Segment Open

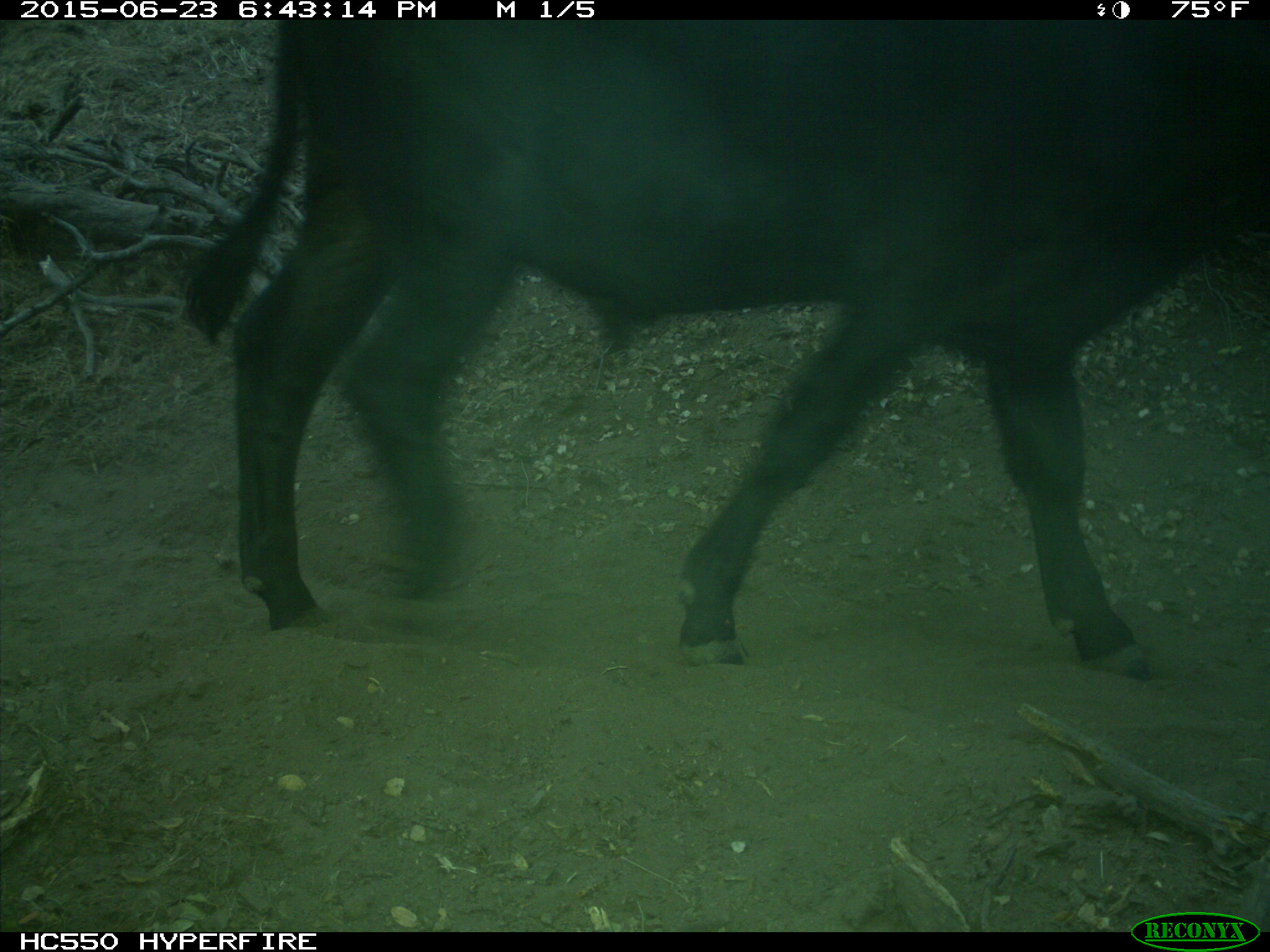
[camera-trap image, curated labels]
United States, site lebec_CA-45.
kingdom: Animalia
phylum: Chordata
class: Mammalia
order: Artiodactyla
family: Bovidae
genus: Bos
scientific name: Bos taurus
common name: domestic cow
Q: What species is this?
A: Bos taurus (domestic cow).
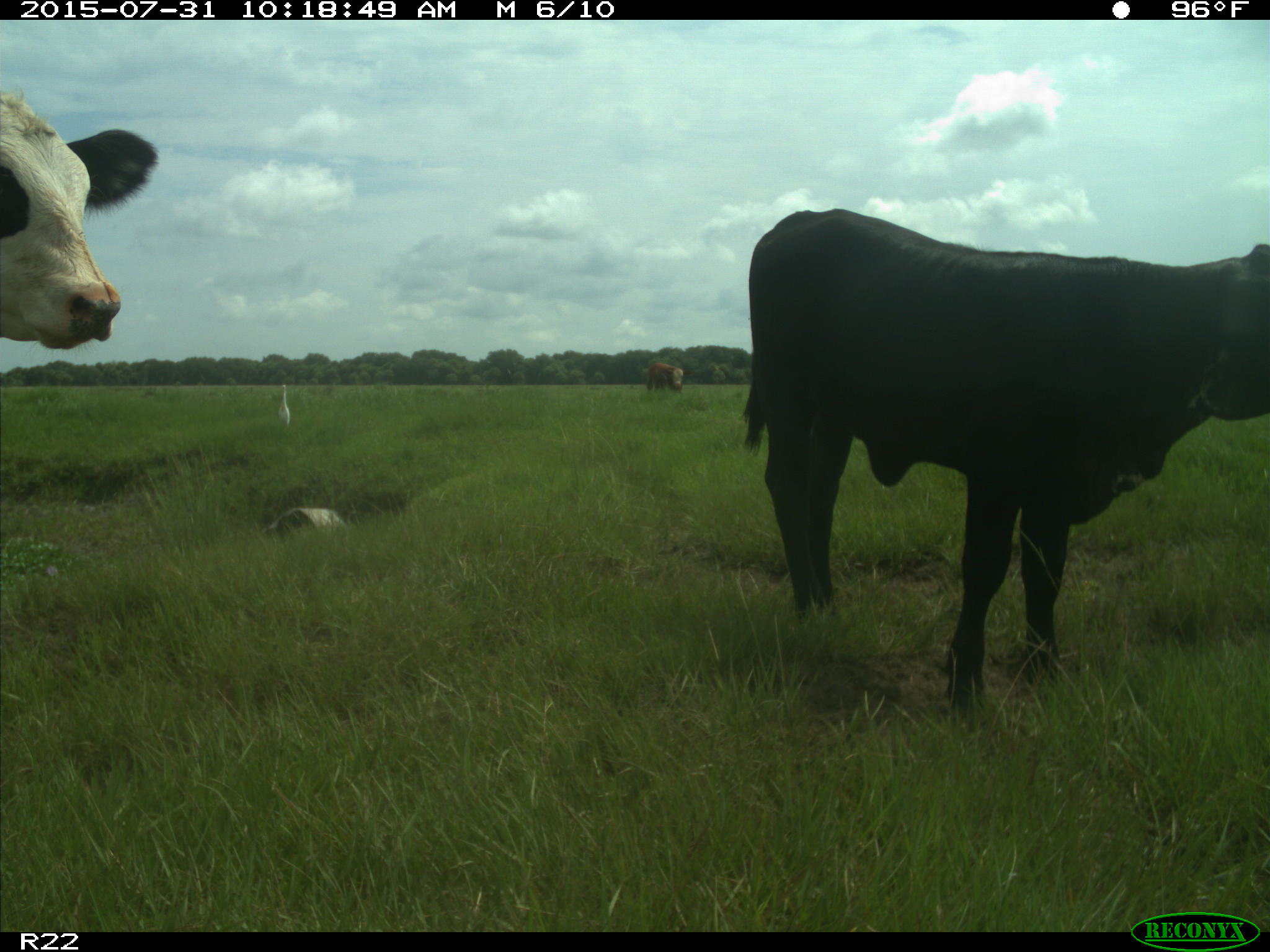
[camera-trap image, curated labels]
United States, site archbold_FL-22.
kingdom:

Segment Closed
Segment Open

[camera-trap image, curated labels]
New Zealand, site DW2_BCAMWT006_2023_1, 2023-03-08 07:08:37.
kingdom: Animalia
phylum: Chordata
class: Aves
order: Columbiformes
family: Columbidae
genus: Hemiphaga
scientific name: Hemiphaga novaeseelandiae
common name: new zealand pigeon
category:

Segment Closed

◆ Assignment
Go through the entries above and pull out each line with "name" in it.

◆ Exercise response
scientific name: Bos taurus
common name: domestic cow
scientific name: Hemiphaga novaeseelandiae
common name: new zealand pigeon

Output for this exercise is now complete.